Richard felt his stomach tighten.

"They didn't expect success," Zero continued. "They expected data. Failure. A corpse."

"They drugged me from the moment I woke," he went on. "Controlled my vitals. My output. My thoughts—or so they believed."

Richard listened. Didn't interrupt.

"By the time I was ten," Zero said, voice flat, "my immune system adapted. The drugs stopped working. The restraints followed."

Richard swallowed.

"They deployed everything they had," Zero said. "Units. Divisions. Tens of thousands. I froze them where they stood. Organs. Nerves. Thought itself."

"And then?"

"They tried to erase me from orbit."

Richard's grip tightened on his mug.

"That's when I learned RCT properly," Zero said. "Reconstruction. From moisture. From vapor.
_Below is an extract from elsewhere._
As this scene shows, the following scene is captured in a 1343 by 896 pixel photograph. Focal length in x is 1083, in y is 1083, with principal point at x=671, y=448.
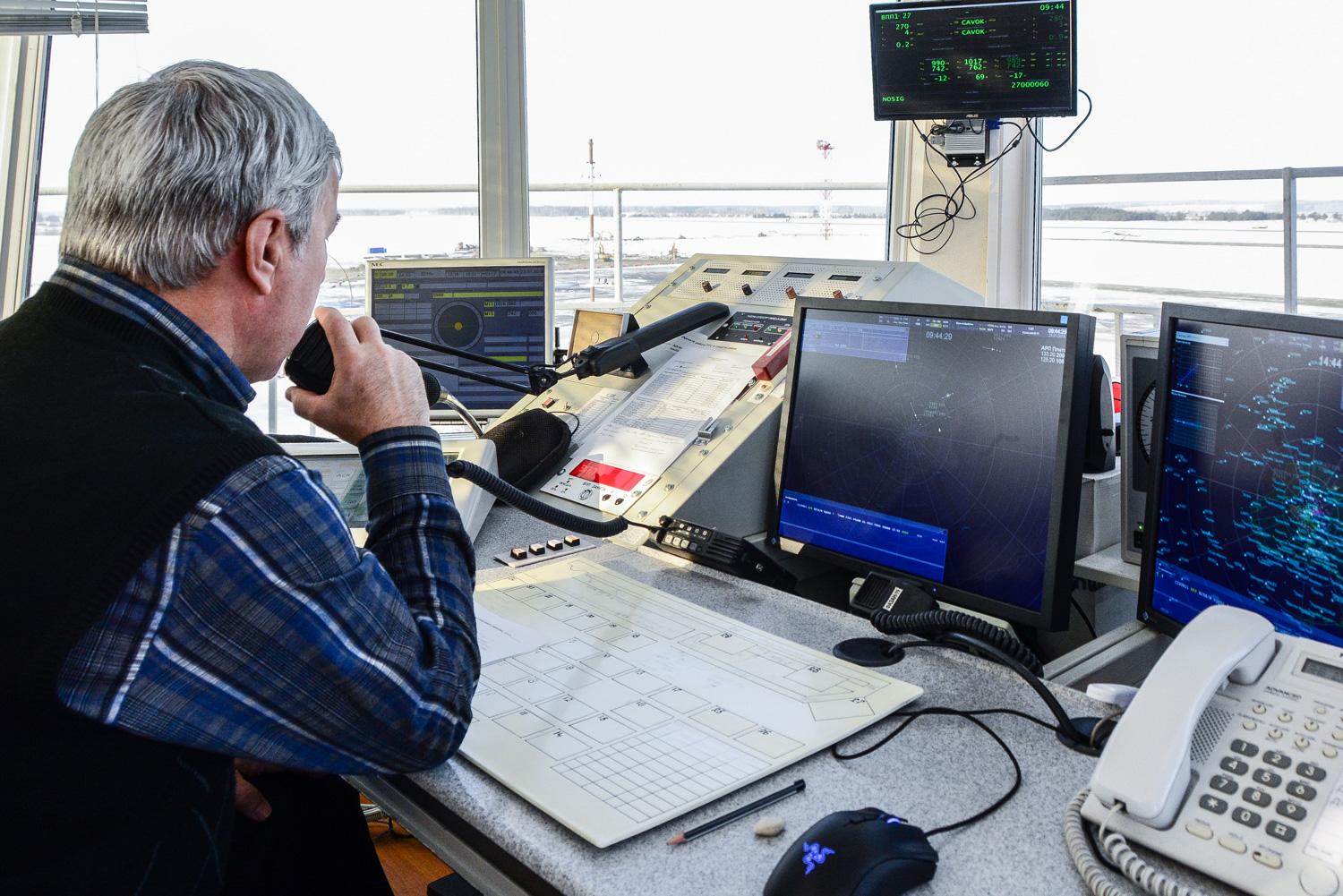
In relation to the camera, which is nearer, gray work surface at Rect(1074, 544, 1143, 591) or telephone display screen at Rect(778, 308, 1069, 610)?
telephone display screen at Rect(778, 308, 1069, 610)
From nothing they could track."

Eighteen years," he added. "That's how long I've had to refine it."

Richard stared down into his coffee.

"So when you fought me," he said slowly, "you weren't trying to kill me."

Zero met his eyes.

"No," he said. "I was making sure you wouldn't die when someone does try."

The silence that followed wasn't awkward.

It was heavy.

Outside the alcove, the ice cave hummed quietly—alive, waiting.

Richard took another sip of coffee, grounding himself in the heat, the bitterness, the moment.

"Alright," he said finally. "When's the next session?"

Zero's mouth twitched.

"Tomorrow," he said. "Try not to break before then."

Richard huffed a tired laugh.

For the first time since everything started going wrong—

He felt like he might actually survive long enough to matter.